At Minnesota State University Moorhead she was able to realize her dream of completing advanced education. She began pursuing Master of Liberal Arts coursework shortly after her retirement. The work included study in Oxford, England, in summer 1984. She was slow to complete her final paper, but with the urging of advisor Mary Ellen Schmider, she graduated with an MLA in 1994. At that time she was oldest person completing an MLA at MSUM--and perhaps the oldest student in Fargo-Moorhead completing any graduate degree.
She continued her numerous volunteer activities, particularly those at St. Joseph's Catholic Church in Moorhead. Mrs.
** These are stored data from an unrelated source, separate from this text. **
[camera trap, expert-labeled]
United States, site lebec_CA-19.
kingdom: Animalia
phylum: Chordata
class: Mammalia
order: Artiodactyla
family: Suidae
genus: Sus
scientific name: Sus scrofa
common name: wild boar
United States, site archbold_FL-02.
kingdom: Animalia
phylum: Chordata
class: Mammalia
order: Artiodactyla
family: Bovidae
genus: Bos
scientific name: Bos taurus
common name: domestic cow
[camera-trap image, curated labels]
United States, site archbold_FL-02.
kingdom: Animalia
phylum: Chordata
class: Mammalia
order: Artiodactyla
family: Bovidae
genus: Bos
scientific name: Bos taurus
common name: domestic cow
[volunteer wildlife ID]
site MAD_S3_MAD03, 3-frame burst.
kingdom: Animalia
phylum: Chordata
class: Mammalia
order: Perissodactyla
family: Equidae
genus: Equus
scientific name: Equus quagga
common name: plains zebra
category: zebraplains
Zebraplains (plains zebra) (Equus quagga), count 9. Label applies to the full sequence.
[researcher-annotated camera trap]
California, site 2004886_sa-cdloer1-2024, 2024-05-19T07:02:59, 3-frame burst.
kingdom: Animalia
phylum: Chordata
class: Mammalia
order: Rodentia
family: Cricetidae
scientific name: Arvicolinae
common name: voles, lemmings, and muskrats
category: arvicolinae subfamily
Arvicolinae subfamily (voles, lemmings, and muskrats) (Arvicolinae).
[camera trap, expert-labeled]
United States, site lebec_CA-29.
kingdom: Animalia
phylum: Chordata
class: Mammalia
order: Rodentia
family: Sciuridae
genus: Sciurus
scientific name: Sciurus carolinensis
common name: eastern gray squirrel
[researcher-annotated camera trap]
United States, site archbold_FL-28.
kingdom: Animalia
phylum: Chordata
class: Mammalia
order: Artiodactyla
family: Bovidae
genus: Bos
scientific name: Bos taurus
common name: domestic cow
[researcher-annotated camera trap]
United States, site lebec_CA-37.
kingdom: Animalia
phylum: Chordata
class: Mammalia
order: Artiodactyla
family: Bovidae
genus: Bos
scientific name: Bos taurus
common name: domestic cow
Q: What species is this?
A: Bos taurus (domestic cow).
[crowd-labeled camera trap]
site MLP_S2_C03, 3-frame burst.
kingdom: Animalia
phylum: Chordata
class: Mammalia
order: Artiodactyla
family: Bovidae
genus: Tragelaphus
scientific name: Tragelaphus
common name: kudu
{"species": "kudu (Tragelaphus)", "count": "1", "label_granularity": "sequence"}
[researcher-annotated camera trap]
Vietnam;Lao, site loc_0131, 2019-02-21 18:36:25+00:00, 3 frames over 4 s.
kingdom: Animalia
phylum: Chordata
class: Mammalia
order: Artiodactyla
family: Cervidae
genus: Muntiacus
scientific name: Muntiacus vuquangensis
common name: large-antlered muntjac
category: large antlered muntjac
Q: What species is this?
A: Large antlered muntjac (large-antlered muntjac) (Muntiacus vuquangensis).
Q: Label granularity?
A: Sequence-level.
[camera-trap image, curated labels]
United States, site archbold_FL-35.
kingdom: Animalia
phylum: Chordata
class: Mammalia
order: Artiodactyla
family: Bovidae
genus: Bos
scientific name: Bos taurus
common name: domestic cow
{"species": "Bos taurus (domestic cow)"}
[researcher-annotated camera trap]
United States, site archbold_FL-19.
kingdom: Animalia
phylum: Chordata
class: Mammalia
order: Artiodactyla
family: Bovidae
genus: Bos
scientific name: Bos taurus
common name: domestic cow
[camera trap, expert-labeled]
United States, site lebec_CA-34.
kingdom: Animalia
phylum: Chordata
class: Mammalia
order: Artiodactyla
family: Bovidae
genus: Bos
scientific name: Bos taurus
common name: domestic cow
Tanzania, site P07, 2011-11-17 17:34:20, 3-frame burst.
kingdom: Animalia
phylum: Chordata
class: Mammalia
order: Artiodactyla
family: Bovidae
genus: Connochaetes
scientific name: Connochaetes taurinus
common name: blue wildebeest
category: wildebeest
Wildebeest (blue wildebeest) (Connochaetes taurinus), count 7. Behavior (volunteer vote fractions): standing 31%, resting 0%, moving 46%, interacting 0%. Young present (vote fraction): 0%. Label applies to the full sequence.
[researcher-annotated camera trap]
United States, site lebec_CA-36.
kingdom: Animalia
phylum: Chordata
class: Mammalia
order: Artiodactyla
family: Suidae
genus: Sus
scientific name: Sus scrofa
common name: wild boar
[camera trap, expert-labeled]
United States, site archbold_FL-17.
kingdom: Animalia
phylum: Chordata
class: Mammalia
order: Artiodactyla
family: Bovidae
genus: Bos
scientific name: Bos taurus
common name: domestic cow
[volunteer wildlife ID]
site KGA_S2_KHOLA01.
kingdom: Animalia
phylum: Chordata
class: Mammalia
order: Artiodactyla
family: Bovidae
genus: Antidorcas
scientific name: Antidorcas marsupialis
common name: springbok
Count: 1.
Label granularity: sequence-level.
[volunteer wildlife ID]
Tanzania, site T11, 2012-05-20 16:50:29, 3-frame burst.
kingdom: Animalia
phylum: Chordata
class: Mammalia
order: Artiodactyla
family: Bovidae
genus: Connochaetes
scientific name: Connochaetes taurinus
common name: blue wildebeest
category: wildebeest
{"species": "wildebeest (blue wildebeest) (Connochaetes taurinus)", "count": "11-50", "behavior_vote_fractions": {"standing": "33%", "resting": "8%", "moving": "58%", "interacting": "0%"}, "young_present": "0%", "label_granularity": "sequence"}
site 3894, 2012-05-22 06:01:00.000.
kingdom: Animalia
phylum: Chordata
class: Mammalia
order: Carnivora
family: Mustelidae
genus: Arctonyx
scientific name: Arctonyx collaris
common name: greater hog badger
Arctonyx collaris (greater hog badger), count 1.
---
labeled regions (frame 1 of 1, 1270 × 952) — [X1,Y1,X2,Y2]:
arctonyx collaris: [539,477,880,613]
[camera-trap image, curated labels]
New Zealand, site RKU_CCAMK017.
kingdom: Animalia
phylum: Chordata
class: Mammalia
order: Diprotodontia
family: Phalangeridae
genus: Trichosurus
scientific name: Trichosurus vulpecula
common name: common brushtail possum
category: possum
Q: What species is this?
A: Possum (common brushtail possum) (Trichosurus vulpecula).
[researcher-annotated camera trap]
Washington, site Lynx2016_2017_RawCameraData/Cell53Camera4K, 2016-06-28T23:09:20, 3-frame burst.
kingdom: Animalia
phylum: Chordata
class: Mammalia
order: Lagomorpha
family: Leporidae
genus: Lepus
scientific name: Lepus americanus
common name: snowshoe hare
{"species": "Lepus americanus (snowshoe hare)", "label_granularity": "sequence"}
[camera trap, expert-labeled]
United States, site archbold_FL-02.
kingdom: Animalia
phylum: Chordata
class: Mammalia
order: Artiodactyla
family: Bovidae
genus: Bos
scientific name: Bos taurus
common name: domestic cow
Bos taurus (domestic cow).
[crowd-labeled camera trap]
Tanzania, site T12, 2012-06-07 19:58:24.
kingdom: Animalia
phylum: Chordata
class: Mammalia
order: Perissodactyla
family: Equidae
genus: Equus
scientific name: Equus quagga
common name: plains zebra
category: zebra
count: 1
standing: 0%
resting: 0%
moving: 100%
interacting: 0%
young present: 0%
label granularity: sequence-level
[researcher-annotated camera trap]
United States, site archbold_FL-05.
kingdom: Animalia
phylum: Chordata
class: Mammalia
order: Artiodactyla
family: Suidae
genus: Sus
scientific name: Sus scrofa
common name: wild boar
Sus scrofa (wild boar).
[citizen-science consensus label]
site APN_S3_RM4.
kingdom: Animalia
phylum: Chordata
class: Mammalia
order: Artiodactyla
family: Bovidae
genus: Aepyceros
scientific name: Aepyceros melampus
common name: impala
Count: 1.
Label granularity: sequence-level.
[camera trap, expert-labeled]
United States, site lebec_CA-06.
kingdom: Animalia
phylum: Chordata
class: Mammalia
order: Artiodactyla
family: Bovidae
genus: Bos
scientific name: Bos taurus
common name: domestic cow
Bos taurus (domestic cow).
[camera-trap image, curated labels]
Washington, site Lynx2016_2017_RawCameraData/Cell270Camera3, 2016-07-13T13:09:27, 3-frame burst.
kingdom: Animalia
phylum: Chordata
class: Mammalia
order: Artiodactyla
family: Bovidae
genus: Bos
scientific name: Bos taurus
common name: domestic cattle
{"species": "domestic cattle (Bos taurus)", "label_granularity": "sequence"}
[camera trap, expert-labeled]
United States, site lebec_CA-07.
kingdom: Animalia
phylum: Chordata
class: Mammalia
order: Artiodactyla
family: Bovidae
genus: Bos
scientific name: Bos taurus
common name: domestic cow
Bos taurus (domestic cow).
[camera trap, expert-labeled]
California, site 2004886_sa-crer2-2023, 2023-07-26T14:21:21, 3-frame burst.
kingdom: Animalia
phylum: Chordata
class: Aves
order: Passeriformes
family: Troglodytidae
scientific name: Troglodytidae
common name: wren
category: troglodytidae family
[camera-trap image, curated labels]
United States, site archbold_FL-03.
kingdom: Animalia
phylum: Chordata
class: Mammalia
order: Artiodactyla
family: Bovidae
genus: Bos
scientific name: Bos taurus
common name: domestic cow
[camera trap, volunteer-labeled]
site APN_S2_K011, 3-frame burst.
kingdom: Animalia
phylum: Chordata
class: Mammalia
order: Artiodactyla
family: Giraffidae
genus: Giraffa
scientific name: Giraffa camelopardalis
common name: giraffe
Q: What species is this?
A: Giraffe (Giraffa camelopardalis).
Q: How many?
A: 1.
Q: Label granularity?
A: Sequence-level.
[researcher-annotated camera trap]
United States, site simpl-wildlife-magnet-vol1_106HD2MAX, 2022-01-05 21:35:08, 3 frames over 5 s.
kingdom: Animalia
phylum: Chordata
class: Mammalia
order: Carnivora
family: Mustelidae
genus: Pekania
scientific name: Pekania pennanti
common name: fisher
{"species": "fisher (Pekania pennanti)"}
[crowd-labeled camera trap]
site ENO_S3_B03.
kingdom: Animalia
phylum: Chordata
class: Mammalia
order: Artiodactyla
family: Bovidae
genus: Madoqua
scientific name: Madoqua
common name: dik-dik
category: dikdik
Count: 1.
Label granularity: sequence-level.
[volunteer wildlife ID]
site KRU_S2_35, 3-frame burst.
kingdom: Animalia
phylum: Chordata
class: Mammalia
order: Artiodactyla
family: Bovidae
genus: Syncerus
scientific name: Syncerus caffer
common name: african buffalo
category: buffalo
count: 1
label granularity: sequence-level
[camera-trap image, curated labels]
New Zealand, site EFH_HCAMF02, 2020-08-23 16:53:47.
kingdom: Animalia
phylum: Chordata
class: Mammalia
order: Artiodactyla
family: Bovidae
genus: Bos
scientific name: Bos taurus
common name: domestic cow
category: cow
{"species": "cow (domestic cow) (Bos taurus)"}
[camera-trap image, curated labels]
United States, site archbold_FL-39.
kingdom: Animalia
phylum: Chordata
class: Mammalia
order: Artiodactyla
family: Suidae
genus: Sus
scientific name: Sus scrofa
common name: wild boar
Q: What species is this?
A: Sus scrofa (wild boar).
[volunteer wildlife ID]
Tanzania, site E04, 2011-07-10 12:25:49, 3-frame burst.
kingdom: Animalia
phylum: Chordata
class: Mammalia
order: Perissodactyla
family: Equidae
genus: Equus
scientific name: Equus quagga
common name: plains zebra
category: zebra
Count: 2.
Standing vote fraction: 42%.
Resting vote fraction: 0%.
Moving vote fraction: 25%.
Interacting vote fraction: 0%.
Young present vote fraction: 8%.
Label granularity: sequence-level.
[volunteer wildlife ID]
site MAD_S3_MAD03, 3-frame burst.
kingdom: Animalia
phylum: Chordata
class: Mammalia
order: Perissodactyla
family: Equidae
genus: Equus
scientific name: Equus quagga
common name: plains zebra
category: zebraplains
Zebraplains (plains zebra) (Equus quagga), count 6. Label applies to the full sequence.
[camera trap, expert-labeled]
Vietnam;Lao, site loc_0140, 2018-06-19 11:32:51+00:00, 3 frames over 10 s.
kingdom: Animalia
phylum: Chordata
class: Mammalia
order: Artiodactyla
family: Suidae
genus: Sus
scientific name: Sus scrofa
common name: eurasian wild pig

Collins was not raised a Catholic, but during college days dated a Catholic for a while, and met an influential Jesuit priest who persuaded her to convert. She maintained her strong faith since, served in both Catholic Daughters and the first parish council. She also served as member or officer of many local civic groups, including Town and Country Garden Club, F-M Rose Society (both now defunct), Fine Arts Club, AAUW, Soroptimist, F-M Horticulture Society, PEO, Garden Writers of America, Birthright, and United Way of Cass-Clay. In 1975 she was named a YWCA Woman of the Year.
In retirement Mrs. Collins spent weekends at her lake cottage on Big Sugar Bush. But respiratory problems of five decades began to catch up with her. She had quit smoking in 1966, but still, colds and infections affected her lung already weakened by TB so many years ago. By the time she was 85 she used oxygen most of the time, and her world began to shrink: no more trips or gardening. "I really never thought I'd make it this far, after getting out of the san," she admitted. "I remember saying, if only I could live to see Ross graduate from high school."
While she couldn't attend many games, Mrs. Collins did continue to support the F-M Redhawks, buying season tickets. "I remembered the old F-M Twins, and I just thought we ought to have baseball here," she said. And, of course, she continued to write her weekly garden column, sometimes struggling to learn generation after generation of new computer, and email in the last few years. Her last column appeared July 5, the end of a 51-year run. "If I have any regrets," said Mrs. Collins, "I still wish I had found the time to write that short fiction."
Dorothy Collins died August 2, 2008, in Moorhead, at age 92.
The Dorothy Collins Memorial Endowment scholarship fund has been established to help communication majors who also work at the North Dakota State University Spectrum.